The concern for regulators is that this approach would undermine the spirit of CRM2, which is intended to enhance transparency to clients and improve investor protection by giving clients a clear picture of what they are paying for ongoing service and advice from their dealers. This end-around strategy also could give clients a distorted picture of the cost of dealing with an integrated dealer vs an independent dealer.

Karen McGuinness, senior vice president, member regulation, compliance, with the Mutual Fund Dealers Association of Canada (MFDA), reports that the MFDA has seen a variety of approaches to allocating investor costs (revenue, from the dealers’ perspective) by integrated firms. These range from costs that allocate nothing to distribution to firms that report allocations that are more or less consistent with what third-party dealers report. Other integrated dealer firms appear to fall somewhere in between those positions, booking distribution revenue at rates that are not zero, but that also are not consistent with what’s typical at independent dealers.

There also is no clear answer to the question of how regulators should approach this issue. Allowing firms to report no distribution cost to clients (even if they choose to structure their business this way) seems unfair and inaccurate. The regulators could require firms to impute (and report to clients) a “fair value” to distribution. Or, the regulators simply could require firms to report the total cost of both management and distribution to clients.

The fair value approach would give clients a reasonably accurate picture of the cost of distribution. However, defining what is a “fair” cost of distribution may be easier said than done, and could allow for excessive variation between firms, hampering investors’ ability to compare costs among firms.

The “total cost” approach appears to be the more straightforward way to go. It would do away with any sort of guesswork. It also avoids the problem of having firms declare a hypothetical cost, particularly as clients will be receiving disclosure in dollars rather than in only percentage terms. (Disclosure in dollars implies a higher level of precision and is intended to be a more meaningful number for clients.)

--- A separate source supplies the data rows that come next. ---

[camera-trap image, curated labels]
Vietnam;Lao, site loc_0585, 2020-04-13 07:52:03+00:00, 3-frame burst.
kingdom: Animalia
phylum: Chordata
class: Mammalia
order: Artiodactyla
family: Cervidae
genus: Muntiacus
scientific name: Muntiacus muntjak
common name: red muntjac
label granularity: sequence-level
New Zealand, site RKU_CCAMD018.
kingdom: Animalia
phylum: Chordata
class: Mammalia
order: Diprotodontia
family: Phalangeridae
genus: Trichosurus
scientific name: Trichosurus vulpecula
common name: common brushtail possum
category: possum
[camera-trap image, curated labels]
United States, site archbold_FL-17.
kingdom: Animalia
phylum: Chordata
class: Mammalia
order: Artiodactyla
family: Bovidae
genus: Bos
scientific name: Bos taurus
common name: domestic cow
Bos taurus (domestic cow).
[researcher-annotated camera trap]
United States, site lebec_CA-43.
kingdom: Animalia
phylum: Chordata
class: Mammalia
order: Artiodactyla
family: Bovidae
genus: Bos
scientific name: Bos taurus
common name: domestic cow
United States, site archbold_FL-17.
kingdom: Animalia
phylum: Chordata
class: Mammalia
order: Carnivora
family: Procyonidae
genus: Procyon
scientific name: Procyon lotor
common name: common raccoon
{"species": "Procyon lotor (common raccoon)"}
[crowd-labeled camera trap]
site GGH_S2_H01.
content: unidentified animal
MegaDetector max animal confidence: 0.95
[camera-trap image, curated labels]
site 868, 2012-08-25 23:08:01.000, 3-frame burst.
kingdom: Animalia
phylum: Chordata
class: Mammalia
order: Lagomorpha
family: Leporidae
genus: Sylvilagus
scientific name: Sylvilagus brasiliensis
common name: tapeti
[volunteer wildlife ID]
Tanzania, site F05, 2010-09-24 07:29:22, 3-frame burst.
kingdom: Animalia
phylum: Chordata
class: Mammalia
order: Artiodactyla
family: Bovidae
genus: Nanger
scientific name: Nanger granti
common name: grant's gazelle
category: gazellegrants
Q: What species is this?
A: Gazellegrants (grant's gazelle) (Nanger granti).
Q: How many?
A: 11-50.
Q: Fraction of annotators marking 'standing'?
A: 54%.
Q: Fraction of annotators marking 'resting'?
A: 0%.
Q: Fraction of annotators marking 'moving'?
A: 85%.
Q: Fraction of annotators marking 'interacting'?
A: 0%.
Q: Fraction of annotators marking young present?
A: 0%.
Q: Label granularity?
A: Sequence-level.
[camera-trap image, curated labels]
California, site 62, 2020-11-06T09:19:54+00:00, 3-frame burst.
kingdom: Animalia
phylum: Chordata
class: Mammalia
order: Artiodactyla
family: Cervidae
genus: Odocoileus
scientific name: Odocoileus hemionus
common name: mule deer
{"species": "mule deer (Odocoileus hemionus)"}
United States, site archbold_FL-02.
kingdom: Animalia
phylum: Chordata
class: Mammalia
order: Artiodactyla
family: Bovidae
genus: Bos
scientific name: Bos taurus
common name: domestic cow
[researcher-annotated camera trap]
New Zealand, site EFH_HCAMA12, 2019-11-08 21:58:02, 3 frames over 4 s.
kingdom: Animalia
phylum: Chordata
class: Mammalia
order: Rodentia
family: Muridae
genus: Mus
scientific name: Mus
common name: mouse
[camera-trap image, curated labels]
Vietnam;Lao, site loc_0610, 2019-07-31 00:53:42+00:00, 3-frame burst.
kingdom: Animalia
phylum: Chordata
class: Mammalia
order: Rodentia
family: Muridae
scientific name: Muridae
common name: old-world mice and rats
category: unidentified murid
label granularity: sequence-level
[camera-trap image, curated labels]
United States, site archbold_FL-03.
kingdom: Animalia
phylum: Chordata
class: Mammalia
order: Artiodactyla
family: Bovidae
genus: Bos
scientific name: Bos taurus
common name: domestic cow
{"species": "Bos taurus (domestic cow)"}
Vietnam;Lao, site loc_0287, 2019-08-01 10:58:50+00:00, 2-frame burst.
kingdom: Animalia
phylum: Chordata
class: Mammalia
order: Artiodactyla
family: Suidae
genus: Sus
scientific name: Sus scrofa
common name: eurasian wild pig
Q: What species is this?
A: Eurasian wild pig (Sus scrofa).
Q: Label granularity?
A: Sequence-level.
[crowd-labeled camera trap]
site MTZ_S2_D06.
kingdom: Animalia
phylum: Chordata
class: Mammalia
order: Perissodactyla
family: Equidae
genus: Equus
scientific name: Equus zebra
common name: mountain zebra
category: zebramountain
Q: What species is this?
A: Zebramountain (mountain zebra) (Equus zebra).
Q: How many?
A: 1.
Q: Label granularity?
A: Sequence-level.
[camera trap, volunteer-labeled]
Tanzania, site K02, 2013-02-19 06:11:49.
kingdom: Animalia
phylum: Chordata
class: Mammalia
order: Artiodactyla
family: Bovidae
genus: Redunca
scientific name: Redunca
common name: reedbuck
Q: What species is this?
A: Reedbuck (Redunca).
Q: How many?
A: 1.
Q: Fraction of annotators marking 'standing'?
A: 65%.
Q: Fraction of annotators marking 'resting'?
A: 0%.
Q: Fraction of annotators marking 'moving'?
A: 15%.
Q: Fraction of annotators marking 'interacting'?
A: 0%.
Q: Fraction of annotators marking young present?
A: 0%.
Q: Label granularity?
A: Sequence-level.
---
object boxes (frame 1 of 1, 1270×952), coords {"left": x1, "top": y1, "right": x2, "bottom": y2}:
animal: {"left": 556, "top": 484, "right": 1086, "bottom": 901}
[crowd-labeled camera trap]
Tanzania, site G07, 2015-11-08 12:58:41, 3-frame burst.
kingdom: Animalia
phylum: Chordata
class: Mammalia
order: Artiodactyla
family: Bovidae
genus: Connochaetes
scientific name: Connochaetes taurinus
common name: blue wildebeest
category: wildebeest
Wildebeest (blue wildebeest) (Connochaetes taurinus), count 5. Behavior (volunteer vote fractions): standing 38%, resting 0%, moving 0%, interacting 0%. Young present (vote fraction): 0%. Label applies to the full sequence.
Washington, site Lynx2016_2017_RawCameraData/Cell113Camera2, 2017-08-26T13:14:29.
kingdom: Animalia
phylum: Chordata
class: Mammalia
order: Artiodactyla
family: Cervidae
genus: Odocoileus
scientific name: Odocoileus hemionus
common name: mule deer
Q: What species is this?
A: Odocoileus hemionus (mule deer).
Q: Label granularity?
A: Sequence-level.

On the other hand, the total cost method may not give clients much insight into the cost of advice. Although clients are likely to understand the full costs of investing better through this method, that wouldn’t necessarily help clients figure out whether they are getting value from their dealer, or put clients in a better position to negotiate a more favourable deal from a firm.

Steadyhand Investment Funds Inc. of Vancouver is one firm that is already using the total cost approach in its reporting to clients. “We’ve always reported total costs because that’s what it costs,” says Tom Bradley, Steadyhand’s founder and president. “It wasn’t a reaction to regulatory pressure, but rather a response to the question: ‘What do our clients want and need to know?'”

McGuinness says the MFDA is still debating the issue internally and discussing it with both other regulators and industry firms. Yet, at this point, no decision has been made on what, if anything, the regulators may require.

McGuinness makes clear that firms will not be permitted to claim that distribution is cost-free in their CRM2 reports on charges and compensation; firms will have to disclose some cost. She adds that most of the dealers that the MFDA has talked to are planning to use either the total cost approach or the fair value approach. But this issue may well be one that ultimately requires some form of regulatory guidance.

The Canadian Securities Administrators (CSA), which has the final word on CRM2, acknowledges that it is aware of the debate about how to deal with integrated dealer costs. The CSA is discussing solutions with the MFDA.